Ancora in tema di grave inimicizia, essa non può, in linea di principio, originare dall'attività giurisdizionale del magistrato, se non in presenza di situazioni, eccezionali e patologiche, di violazione grossolana e macroscopica di principi giuridici, indicativa di un esercizio della giurisdizione volto al perseguimento dello scopo di danneggiare la parte per ragioni di ostilità, ma si riferisce a rapporti estranei al processo, in particolare alla presenza di ragioni di rancore o di avversione pregiudicanti l'imparzialità del giudice; ne consegue che non è configurabile il detto motivo di astensione-ricusazione per il semplice fatto che, in cause similari riguardanti la stessa parte, il giudice abbia emesso, o concorso ad emettere, decisioni ad essa sfavorevoli (Cass. S.U., n. 12345/2001).

La inimicizia del ricusato — è stato ribadito — non può essere desunta dal contenuto di provvedimenti da lui emessi in altri processi concernenti il ricusante, tranne che le anomalie denunciate siano tali da non consentire neppure di identificare l'atto come provvedimento giurisdizionale; tuttavia, qualora ricorra tale ipotesi, il giudice della ricusazione deve anche accertare se quelle anomalie, in ipotesi ascrivibili ad altre cause, siano state determinate proprio da grave inimicizia nei confronti del ricusante, su cui incombe il correlato onere di allegare fatti e circostanze rivelatrici dell'esistenza di ragioni di avversione o di rancore estranei alla realtà processuale (Cass. n.  18976/2015; Cass. S.U., n. 13018/2015; da ult. Cass. S.U., n. 18395/2017).

Record forniti:

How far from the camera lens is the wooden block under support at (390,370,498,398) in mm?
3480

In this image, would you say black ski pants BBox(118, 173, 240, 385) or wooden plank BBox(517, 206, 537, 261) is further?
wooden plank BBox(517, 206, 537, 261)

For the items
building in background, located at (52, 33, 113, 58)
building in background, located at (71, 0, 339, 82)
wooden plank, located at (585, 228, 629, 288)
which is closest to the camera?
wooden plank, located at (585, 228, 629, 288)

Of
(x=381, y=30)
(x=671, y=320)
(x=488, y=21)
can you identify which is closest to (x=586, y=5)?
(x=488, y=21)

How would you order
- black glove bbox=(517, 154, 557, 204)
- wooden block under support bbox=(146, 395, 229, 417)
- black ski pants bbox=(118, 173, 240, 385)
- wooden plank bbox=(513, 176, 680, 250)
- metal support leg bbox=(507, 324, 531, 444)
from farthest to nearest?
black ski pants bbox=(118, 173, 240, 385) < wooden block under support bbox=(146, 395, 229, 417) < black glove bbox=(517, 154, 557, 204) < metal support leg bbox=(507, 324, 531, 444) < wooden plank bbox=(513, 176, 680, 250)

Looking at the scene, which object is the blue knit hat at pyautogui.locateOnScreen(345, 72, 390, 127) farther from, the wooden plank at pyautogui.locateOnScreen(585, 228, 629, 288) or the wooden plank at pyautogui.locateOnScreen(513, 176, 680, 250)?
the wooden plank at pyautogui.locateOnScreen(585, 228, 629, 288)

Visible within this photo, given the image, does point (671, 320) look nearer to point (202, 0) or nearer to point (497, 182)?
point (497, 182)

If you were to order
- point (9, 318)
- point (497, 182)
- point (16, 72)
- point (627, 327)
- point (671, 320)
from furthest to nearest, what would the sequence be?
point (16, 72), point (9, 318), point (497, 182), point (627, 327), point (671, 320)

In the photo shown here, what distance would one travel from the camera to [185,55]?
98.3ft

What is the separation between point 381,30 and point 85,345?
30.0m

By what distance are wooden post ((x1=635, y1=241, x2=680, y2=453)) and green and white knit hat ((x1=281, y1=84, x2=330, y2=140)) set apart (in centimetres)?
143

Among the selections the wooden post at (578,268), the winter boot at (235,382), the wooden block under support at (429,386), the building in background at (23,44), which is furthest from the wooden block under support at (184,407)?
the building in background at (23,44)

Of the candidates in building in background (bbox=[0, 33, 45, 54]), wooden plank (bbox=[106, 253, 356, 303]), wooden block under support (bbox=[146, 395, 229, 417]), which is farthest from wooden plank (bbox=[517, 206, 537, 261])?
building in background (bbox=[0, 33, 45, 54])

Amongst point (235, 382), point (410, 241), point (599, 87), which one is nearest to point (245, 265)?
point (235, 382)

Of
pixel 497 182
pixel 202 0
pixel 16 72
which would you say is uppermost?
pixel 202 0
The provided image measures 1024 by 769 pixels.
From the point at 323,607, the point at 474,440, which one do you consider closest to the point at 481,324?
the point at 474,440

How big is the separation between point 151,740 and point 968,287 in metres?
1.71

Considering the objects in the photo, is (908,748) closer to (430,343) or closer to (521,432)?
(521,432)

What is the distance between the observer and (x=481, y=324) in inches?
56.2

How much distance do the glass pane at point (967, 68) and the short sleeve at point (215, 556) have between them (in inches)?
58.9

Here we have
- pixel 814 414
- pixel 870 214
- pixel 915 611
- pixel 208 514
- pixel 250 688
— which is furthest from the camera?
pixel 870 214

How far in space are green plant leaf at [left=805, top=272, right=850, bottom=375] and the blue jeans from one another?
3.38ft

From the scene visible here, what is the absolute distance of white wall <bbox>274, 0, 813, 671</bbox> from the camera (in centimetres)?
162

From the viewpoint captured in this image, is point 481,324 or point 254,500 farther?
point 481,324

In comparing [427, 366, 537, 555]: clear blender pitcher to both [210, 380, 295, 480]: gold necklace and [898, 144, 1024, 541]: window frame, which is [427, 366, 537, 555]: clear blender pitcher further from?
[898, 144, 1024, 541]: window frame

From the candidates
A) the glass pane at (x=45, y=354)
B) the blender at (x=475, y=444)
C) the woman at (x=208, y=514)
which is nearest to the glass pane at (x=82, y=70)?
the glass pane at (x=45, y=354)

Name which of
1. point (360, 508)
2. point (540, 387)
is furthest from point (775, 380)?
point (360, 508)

Consegna 1:
Trascrivi alla lettera il brano sulla ricusazione da "La inimicizia del" a "S.U., n. 18395/2017).".
Consegna 2:
Calcola in quante righe dei record compare la parola "image" e indica soltanto il numero.
Il brano e i record non hanno alcun legame tra loro.

Soluzione scritta 1:
La inimicizia del ricusato — è stato ribadito — non può essere desunta dal contenuto di provvedimenti da lui emessi in altri processi concernenti il ricusante, tranne che le anomalie denunciate siano tali da non consentire neppure di identificare l'atto come provvedimento giurisdizionale; tuttavia, qualora ricorra tale ipotesi, il giudice della ricusazione deve anche accertare se quelle anomalie, in ipotesi ascrivibili ad altre cause, siano state determinate proprio da grave inimicizia nei confronti del ricusante, su cui incombe il correlato onere di allegare fatti e circostanze rivelatrici dell'esistenza di ragioni di avversione o di rancore estranei alla realtà processuale (Cass. n.  18976/2015; Cass. S.U., n. 13018/2015; da ult. Cass. S.U., n. 18395/2017).

Soluzione scritta 2:
4